(EXERCISE TASK) Return every line of the records below word for word, without changing anything.

Spatial reasoning question records
____________________

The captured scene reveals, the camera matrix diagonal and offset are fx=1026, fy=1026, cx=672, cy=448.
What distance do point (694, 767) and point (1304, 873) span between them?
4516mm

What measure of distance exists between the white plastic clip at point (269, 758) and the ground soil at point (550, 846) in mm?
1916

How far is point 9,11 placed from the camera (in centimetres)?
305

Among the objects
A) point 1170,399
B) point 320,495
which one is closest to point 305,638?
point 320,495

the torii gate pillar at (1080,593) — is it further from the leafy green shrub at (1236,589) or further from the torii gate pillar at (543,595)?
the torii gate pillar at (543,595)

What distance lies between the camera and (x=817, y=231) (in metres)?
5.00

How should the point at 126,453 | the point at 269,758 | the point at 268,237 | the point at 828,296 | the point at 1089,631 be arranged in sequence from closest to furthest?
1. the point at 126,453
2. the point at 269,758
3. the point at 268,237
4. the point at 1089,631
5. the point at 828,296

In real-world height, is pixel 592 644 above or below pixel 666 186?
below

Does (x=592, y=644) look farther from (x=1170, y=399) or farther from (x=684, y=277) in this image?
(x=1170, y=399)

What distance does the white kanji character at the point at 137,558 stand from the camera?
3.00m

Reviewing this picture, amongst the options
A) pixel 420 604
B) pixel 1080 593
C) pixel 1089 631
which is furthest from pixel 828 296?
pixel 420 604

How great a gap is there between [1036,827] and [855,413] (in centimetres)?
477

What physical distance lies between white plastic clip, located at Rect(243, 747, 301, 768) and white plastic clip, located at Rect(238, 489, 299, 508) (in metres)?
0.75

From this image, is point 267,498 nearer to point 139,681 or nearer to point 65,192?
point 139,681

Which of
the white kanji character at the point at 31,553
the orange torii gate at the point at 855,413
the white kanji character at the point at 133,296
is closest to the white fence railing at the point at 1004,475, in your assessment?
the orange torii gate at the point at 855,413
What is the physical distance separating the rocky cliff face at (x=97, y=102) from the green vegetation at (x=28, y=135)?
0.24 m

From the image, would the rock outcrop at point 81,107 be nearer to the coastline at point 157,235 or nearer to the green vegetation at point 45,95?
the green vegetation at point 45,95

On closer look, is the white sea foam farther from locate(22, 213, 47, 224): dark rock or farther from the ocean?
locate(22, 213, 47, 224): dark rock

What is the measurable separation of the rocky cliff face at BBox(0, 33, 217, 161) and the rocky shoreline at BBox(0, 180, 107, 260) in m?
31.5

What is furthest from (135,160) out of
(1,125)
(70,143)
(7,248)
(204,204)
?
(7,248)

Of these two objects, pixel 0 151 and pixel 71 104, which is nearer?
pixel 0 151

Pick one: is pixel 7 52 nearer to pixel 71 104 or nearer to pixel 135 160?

____________________

(FINAL ANSWER)
The captured scene reveals, the camera matrix diagonal and offset are fx=1026, fy=1026, cx=672, cy=448.
What distance do point (694, 767) and point (1304, 873) span between them?
4516mm

What measure of distance exists between the white plastic clip at point (269, 758) and the ground soil at point (550, 846) in mm?
1916

How far is point 9,11 placed from the camera (in centimetres)?
305

Among the objects
A) point 1170,399
B) point 320,495
which one is closest to point 305,638?
point 320,495

the torii gate pillar at (1080,593) — is it further from the leafy green shrub at (1236,589) or further from the torii gate pillar at (543,595)?
the torii gate pillar at (543,595)

What distance lies between the camera and (x=817, y=231) (in metres)?
5.00

How should the point at 126,453 | the point at 269,758 | the point at 268,237 | the point at 828,296 | the point at 1089,631 be arranged in sequence from closest to furthest?
1. the point at 126,453
2. the point at 269,758
3. the point at 268,237
4. the point at 1089,631
5. the point at 828,296

In real-world height, is pixel 592 644 above or below pixel 666 186?
below

Does (x=592, y=644) look farther from (x=1170, y=399) or farther from (x=684, y=277) in this image?
(x=1170, y=399)

What distance does the white kanji character at the point at 137,558 stand from the camera?
3.00m

Reviewing this picture, amongst the options
A) pixel 420 604
B) pixel 1080 593
C) pixel 1089 631
which is furthest from pixel 828 296?
pixel 420 604

How great a gap is there between [1036,827] and [855,413] (in centimetres)?
477

What physical distance lies between white plastic clip, located at Rect(243, 747, 301, 768) and white plastic clip, located at Rect(238, 489, 299, 508) (in metres)?
0.75

From this image, is point 267,498 nearer to point 139,681 or nearer to point 65,192?
point 139,681

Which of
the white kanji character at the point at 31,553
the orange torii gate at the point at 855,413
the white kanji character at the point at 133,296
is closest to the white fence railing at the point at 1004,475, in your assessment?
the orange torii gate at the point at 855,413
What is the physical distance separating the rocky cliff face at (x=97, y=102) from the green vegetation at (x=28, y=135)?
0.24 m

From the image, would the rock outcrop at point 81,107 be nearer to the coastline at point 157,235 or nearer to the green vegetation at point 45,95?
the green vegetation at point 45,95

On closer look, is the white sea foam farther from locate(22, 213, 47, 224): dark rock or farther from the ocean?
locate(22, 213, 47, 224): dark rock

What is the measurable separation of the rocky cliff face at BBox(0, 33, 217, 161) and the rocky shoreline at BBox(0, 180, 107, 260) in m?
31.5

What is furthest from (135,160) out of
(1,125)
(70,143)
(7,248)
(204,204)
?
(7,248)

Of these two objects, pixel 0 151 and pixel 71 104, which is nearer?
pixel 0 151

Pick one: is pixel 7 52 nearer to pixel 71 104 or nearer to pixel 135 160?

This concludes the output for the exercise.